*JOB:* Starting with the line containing "How far apart from" and going on through the end of the entries, convert the lines into a Markdown table with the columns Number and Record line, giving each line its own numbered row and leaving out blank lines.

— Start of INFORMATION GIVEN —

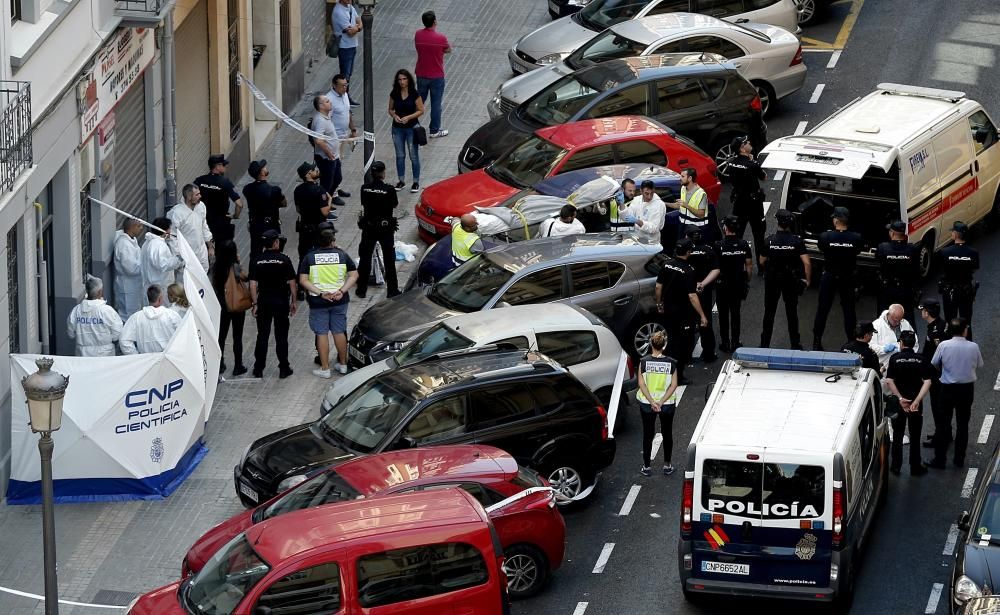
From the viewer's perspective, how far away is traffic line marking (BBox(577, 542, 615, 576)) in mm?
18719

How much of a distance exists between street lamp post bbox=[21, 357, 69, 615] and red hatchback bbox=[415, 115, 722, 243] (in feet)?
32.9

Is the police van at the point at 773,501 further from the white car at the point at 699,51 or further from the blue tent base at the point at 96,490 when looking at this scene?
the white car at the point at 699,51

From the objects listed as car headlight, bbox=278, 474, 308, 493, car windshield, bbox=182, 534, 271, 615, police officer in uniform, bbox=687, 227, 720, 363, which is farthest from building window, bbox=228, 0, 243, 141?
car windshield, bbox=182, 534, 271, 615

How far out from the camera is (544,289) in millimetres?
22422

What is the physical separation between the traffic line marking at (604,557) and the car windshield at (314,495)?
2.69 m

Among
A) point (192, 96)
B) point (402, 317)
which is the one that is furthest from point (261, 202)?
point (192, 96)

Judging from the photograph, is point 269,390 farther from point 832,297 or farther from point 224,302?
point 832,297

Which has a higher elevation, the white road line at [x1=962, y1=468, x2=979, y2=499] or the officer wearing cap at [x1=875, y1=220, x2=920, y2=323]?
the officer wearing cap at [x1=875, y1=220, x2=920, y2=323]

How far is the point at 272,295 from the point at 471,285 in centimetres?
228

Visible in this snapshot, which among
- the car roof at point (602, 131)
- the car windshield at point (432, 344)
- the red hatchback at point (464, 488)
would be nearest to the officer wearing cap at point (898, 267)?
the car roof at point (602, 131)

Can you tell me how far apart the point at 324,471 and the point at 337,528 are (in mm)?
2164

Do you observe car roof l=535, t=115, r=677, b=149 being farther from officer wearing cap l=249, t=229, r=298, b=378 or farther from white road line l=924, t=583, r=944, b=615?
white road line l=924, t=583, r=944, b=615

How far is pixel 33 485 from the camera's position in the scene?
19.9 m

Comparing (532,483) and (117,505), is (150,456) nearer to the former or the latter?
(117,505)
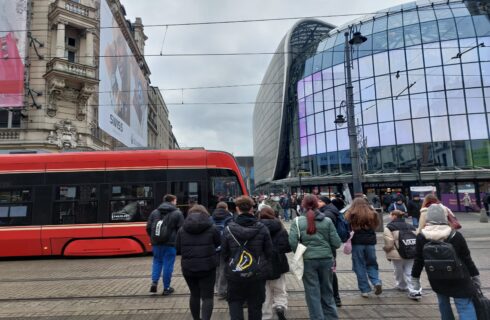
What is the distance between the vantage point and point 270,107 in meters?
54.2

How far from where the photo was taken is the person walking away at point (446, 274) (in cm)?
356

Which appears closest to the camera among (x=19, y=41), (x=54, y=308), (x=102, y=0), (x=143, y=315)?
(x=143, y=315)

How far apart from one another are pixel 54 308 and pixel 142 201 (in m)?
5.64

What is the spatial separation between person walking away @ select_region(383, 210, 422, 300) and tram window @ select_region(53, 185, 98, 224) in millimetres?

— End of INFORMATION GIVEN —

*EXERCISE OUTPUT:*
| Number | Record line |
|---|---|
| 1 | How far apart from one another are pixel 54 308 and pixel 142 201 (in m)? |
| 2 | 5.64 |
| 3 | What is the spatial separation between person walking away @ select_region(383, 210, 422, 300) and tram window @ select_region(53, 185, 98, 224) in millimetres? |